For more details on writing your own Blaze expressions, consult the Blaze documentation.
Visualize your data¶
Below the input box, in the center, you will find the Table
, Plot
, List
,
and Stats
tabs. By default, you should be in the Table
tab, which shows you
a tabular representation of your data.
In the Plot
tab you can explore your data with Mosaic’s built-in
visualizations.
You can now choose what type of plot you want, such as bar, scatter, and others, choose what variables to place on each axis, and choose how to identify variables with color and size attributes. For example, you can quickly make sense of the Iris dataset by making a scatter plot with the sepal length and width on the axes and color coding the dots according to their species. (Make sure you are working with the original Iris dataset.)

Petal length and width by species
Dive deeper with Jupyter Notebook¶
Mosaic itself is useful for quick exploration of the data and evaluation of simple hypotheses, and Mosaic works with other environments so you can create custom visualizations, use statistical and machine learning models, and dive deeply into your data in any other way.
You can easily switch environments to a Jupyter Notebook and import your data straight from Mosaic by clicking on the button “Open Dataset in New Notebook” at the top right corner.
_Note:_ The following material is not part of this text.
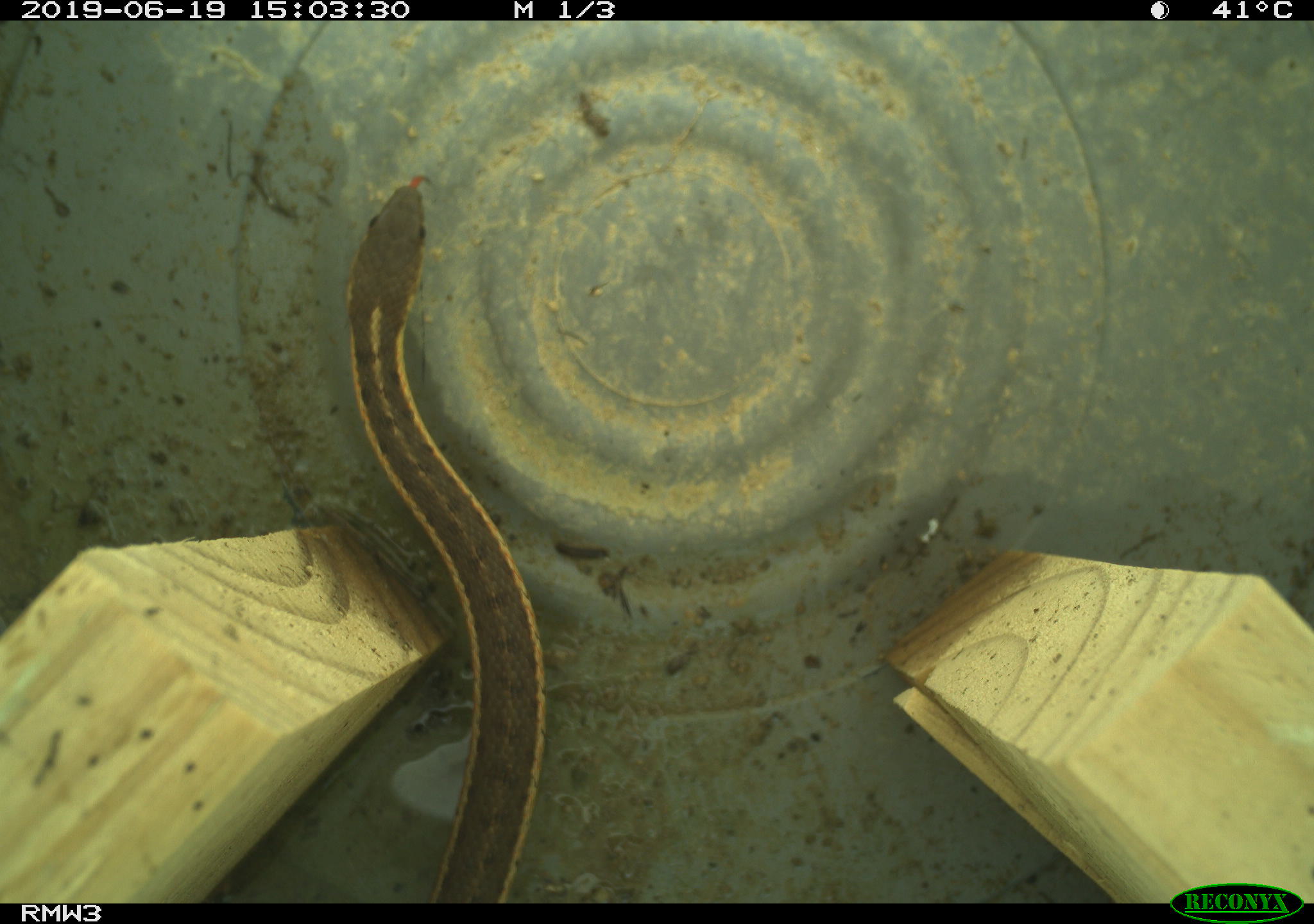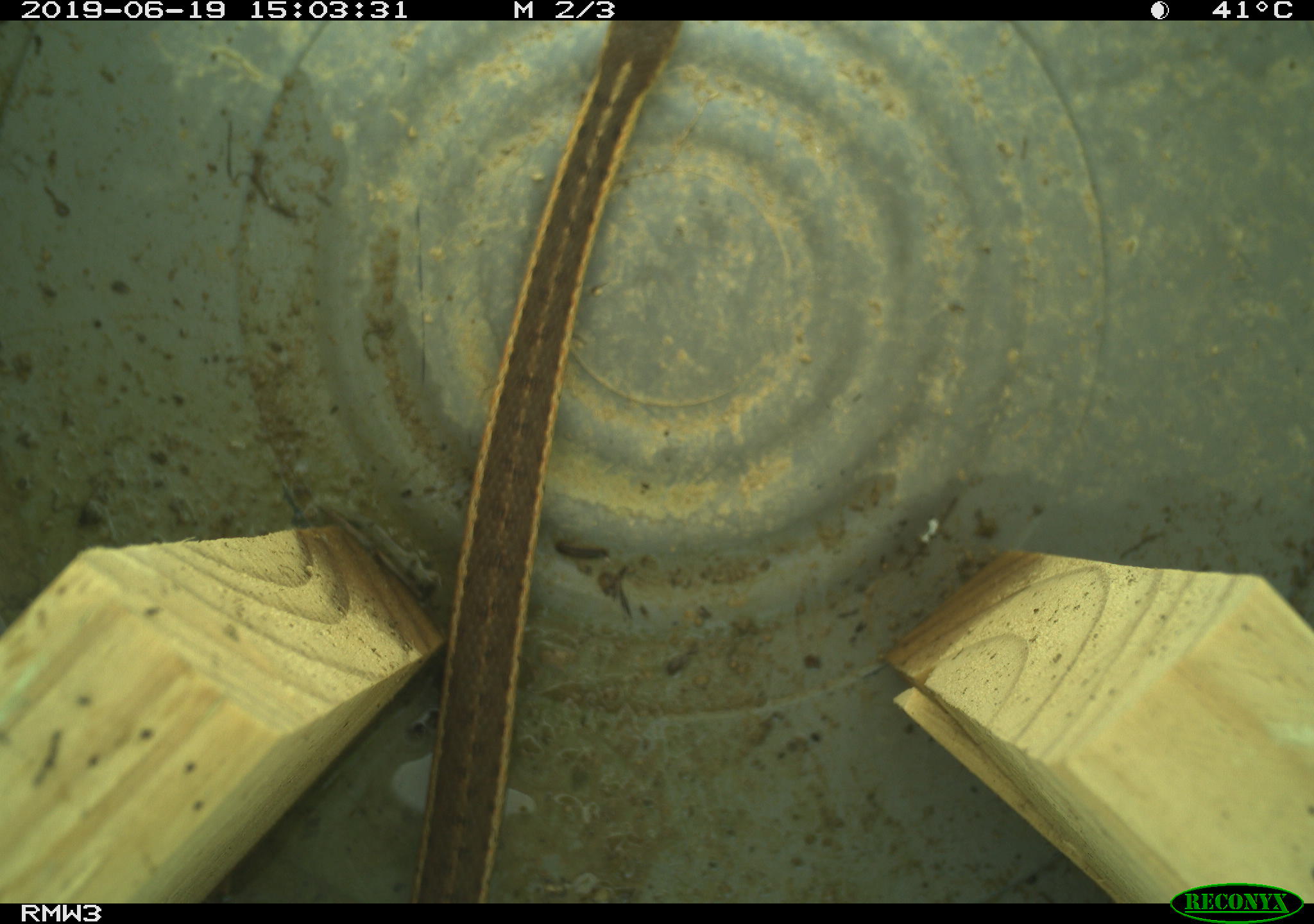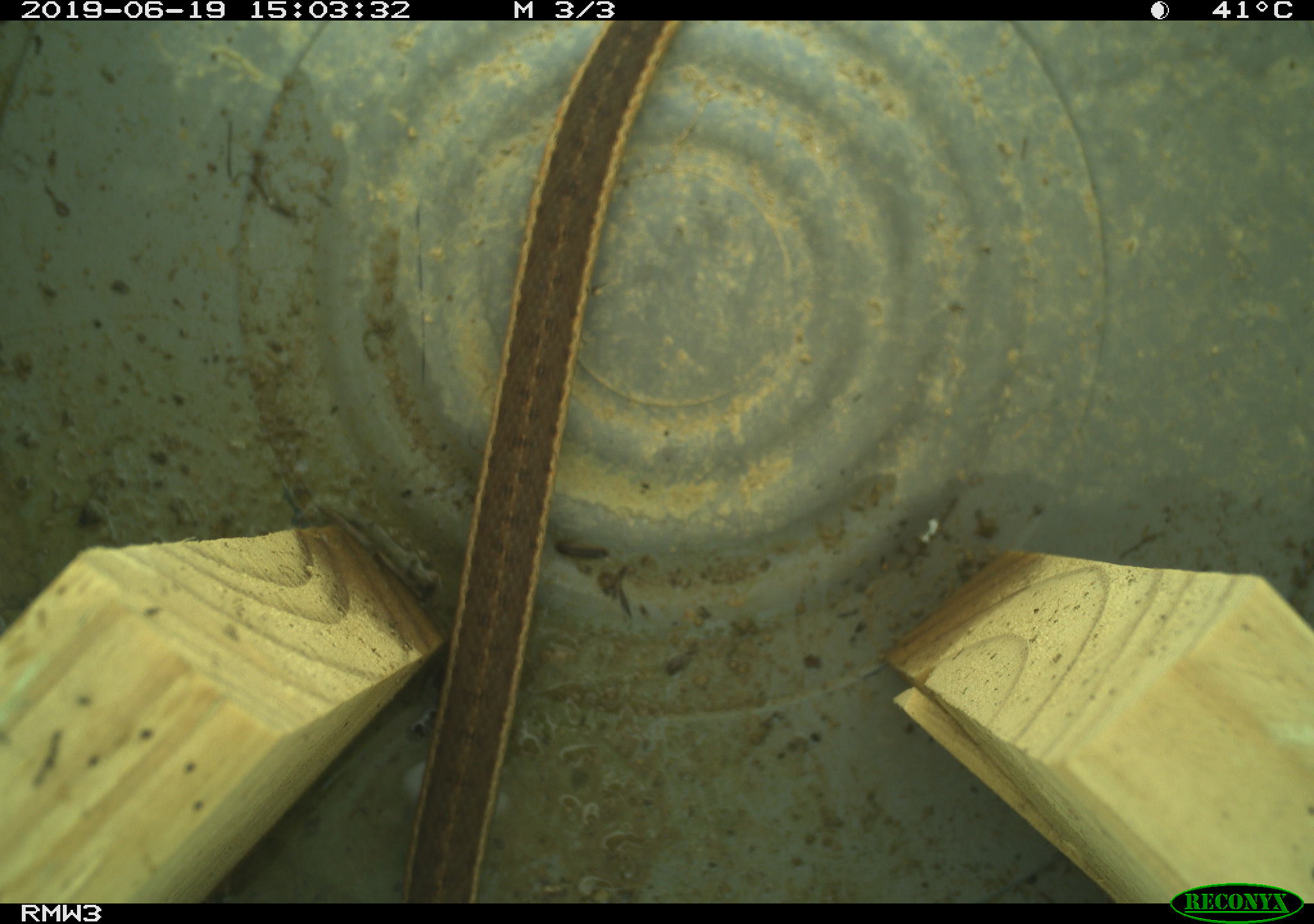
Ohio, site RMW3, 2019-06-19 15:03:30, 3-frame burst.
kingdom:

Opening your dataset in a new notebook
In the notebook you can use the full power of any package in Anaconda to work with your data and obtain the answers you need.
Import your dataset to the Mosaic catalog¶
Now that you have learned the basics of how Mosaic works, you are ready to work with your own data.
To import a dataset to the Mosaic catalog, click the “+” button in the top left corner. After you click that, you should see the following:

Adding a dataset to Mosaic
Add your dataset wth a Uniform Resource Identifier (URI) and choose a name to label it. You may also provide a short description of your data.
Here we will import the same iris.csv
dataset as before.

Importing a CSV file into Mosaic
You should now see the first rows of the Iris dataset, just like before.